## Page extract
——————————
Except for KMT2A rearrangements and the Philadelphia chromosome, different cytogenetic abnormalities are not specifically associated with clinical outcome after CAR T-cell therapy. Patients with Philadelphia-chromosome ALL were found to have a significantly higher 2-year relapse-free survival in comparison with all other patients (88% [95% confidence interval, 74-100] vs 57% [95% confidence interval, 49-66]) and show a trend toward a higher overall survival.1 Philadelphia-like patients showed a similar trend; however, this failed to reach statistical significance. Consolidation with tyrosine kinase inhibitors after successful remission induction with CAR T-cells is controversial, as tyrosine kinase inhibitors may interfere with the ITAM motifs included in the CAR T-cell construct.5 In contrast, KMT2A rearrangements identify a subgroup of patients with inferior overall survival, whereas relapse-free survival was not affected. Relapse in patients with KMT2A rearrangements predominately consisted of phenotype switches, resulting in the inability to salvage patients relapsing with lineage switching after CAR T-cell treatment. Complete remission rates are high in patients with KMT2A; therefore, these patients are suitable candidates for CAR T-cell therapy, but consolidation therapy with allogeneic hematopoietic SCT might be considered. Other options include targeted therapies such as menin inhibitors currently in trial for patients with relapsed/refractory disease.6 The interaction of menin inhibitors with CAR T-cells have not yet been elucidated, but menin plays an important role in CD8 effector cell function,7 and therefore menin inhibitors should be carefully considered in the presence of functioning CAR T-cells. The previously mentioned dual targeting concept against 2 lymphoid antigens, or alternatively against CD19 in combination with a myeloid antigen or FLT3, may better protect against phenotype switches.
——————————
Stored data entries:

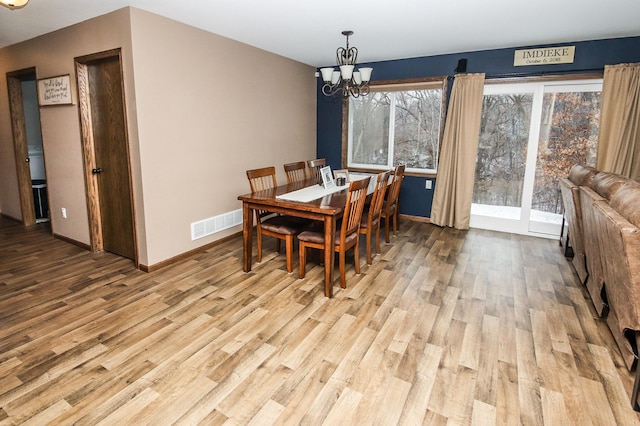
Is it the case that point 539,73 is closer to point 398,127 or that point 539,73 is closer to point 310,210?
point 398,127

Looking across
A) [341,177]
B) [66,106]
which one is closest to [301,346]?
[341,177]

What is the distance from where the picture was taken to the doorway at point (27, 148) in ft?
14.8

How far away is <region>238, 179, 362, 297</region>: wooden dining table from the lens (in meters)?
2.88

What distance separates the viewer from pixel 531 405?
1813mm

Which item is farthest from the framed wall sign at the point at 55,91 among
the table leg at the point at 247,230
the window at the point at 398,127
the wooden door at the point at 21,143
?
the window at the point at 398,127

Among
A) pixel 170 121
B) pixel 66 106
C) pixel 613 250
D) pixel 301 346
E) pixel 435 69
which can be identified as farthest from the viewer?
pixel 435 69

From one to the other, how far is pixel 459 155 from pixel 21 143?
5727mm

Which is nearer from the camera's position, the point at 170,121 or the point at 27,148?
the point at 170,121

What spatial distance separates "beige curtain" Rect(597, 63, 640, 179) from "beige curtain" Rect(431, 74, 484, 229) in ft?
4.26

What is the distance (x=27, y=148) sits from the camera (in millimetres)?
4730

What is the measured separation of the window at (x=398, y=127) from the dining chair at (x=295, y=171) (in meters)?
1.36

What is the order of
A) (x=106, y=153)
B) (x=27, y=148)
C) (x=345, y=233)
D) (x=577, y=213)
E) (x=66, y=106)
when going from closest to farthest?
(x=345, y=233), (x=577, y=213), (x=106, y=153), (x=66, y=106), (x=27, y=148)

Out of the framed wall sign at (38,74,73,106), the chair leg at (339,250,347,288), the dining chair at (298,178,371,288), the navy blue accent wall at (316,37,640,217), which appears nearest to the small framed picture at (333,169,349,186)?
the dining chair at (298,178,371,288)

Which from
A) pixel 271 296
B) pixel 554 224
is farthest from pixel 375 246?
——————————
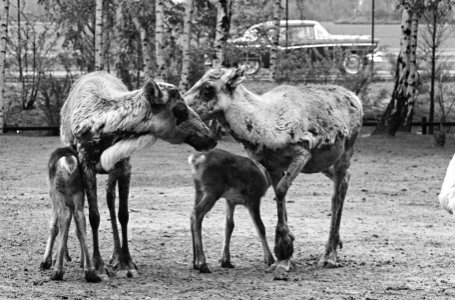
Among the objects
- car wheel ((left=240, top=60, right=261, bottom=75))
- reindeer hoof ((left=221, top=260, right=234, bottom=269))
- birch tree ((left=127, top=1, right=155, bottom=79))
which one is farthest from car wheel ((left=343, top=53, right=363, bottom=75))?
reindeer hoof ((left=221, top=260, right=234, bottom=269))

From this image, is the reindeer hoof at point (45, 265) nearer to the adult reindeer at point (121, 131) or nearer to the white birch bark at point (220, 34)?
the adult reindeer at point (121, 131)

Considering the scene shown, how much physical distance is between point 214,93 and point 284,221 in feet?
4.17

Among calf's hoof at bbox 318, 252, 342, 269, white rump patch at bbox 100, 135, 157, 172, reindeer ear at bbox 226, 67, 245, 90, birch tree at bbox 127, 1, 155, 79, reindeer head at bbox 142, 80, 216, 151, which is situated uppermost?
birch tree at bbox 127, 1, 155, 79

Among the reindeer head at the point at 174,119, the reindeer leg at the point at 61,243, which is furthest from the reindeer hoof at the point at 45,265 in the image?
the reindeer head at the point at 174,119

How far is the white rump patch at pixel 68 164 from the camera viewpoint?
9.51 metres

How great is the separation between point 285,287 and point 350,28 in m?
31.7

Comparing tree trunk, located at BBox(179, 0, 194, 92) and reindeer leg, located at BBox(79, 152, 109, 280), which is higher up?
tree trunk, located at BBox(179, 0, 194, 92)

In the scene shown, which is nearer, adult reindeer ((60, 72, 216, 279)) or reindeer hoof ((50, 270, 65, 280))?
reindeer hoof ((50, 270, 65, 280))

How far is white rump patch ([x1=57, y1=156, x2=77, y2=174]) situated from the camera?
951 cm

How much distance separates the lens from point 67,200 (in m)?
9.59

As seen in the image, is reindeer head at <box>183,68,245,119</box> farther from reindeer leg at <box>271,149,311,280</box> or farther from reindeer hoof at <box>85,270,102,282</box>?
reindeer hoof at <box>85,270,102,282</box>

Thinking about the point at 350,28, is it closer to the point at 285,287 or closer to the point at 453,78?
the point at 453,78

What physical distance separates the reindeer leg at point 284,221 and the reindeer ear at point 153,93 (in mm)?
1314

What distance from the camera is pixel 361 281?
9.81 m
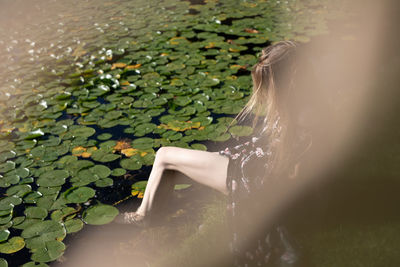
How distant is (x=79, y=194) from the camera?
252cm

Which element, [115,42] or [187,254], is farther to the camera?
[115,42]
——————————
## Tasks to perform
A - In the passage on CAR T-cell therapy, what was the 2-year relapse-free survival for patients with Philadelphia-chromosome ALL compared with all other patients?
B - Extend the passage on CAR T-cell therapy, picking up right after its final sentence.

## Outputs in order
A - It was 88% for patients with Philadelphia-chromosome ALL versus 57% for all other patients.

B -
(Cyto-)genetic aberrations and/or pathways previously not included in the risk stratification of BCP-ALL might well be predictive for response and outcome in the era of immunotherapy. Next-generation sequencing may provide further insight in these aberrations. As an example, mutations or deletions of TP53 were associated with inferior event-free survival after CAR T-cell therapy.8 An in vitro genomewide “loss-of-function” screening led to the identification of the death receptor signaling pathway as a major driver for resistance to CAR T-cell therapy causing exhaustion of CAR T cells.9 Other aberrations related to apoptosis pathways, or, for example, different relapse presentations in extramedullary sites may play a role, and might give more insights into the escape mechanisms involved. Next to the characteristics of the leukemic blast, the CAR T-cell product characteristics and the immune response after CAR T-cell infusion including anti-CAR immunity may play an important role in relapse-free survival.

Taken together, the current study demonstrates that CAR T-cell efficacy is not affected by the majority of the currently documented cytogenetic abnormalities in BCP-ALL. This supports the use of CAR T-cells, for example, in very high-risk first relapse, defined as relapse within 18 months from diagnosis, or relapse with hypodiploidy, a TP53 alteration, MLL/AF4, t(17;19), or t(1;19), as currently studied as a separate cohort in the ITCC-059 study in collaboration with IntReALL (EudraCT 2016000227-71).

Conflict-of-interest disclosure: The authors declare no competing financial interests.